I have a list of video ids which I want to download. I am particularly interested in the summaries section(narration.json/video_uid/narration_pass_1/summaries), and thus only want to download the narration.json file. I tried running the below command(in google colab):

ego4d --output_directory=“/content/ego_4d_2” --datasets video_540ss annotations --video_uid_file ‘/content/sample_data/ego4d_ids’ --aws_profile_name ego4d --version v2 --no-metadata

I have noticed that this downloads all the annotation files(the annotations folder around 6GB in size). Is there any workaround to only download the narration.json file for the videos?

No, it is currently not possible to only download the narrations.json file from the CLI tool.

You may be able to copy it directly from S3. Please let me know if this command fails.

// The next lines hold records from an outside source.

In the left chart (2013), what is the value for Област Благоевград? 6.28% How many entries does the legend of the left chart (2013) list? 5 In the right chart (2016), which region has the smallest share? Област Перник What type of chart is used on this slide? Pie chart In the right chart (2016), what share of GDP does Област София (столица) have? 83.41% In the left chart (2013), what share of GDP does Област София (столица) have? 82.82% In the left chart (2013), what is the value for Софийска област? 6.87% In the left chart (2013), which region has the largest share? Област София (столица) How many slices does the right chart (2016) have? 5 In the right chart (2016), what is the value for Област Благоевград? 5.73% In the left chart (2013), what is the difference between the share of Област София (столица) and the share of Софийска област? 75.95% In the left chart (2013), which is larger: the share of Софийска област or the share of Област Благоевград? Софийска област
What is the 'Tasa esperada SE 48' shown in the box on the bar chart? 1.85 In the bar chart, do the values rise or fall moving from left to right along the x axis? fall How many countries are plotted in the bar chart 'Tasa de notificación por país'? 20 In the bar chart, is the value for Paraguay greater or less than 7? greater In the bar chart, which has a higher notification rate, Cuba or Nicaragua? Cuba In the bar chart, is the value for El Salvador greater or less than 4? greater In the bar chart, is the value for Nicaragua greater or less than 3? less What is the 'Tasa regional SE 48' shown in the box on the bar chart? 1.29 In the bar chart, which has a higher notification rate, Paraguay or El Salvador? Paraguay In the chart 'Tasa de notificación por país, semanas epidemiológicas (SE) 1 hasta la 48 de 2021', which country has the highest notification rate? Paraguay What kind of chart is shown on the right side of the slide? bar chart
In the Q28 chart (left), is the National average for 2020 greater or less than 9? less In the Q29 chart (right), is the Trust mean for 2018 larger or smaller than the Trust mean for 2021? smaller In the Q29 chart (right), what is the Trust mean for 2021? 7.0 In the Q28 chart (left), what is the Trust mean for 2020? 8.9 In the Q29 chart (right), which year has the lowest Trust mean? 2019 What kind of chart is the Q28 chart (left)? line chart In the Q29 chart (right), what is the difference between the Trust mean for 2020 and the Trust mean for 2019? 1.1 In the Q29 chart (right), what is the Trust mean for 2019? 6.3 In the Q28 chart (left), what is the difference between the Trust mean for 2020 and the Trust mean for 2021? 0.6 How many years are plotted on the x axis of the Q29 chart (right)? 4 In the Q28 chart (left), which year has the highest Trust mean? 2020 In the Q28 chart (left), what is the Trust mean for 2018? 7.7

aws s3 cp s3://ego4d-consortium-sharing/public/v2/annotations/narration.json narration.json

As a couple of side notes:

  1. I recommend using all_narrations_redacted.json: this file contains more narrations & summaries, which I am now realizing we do not have documentation for (sorry)
  2. If you’re constrained on storage on colab, you could also consider using the features (FP16 variant). Here is an example colab using the FP16 features: Google Colab

Download (1) via:

aws s3 cp s3://ego4d-consortium-sharing/public/v2/annotations/all_narrations_redacted.json all_narrations_redacted.json

Note: (1) narration.json was derived from all the narrations to create two “tracks” of narrations.

Hi Miguel,

Thanks for responding to my query.

  1. I was able to download both of the narration.json and all_narrations_redacted.json files successfully using the commands you’ve mentioned.
  2. I will definitely consider going through the FP16 features colab notebook.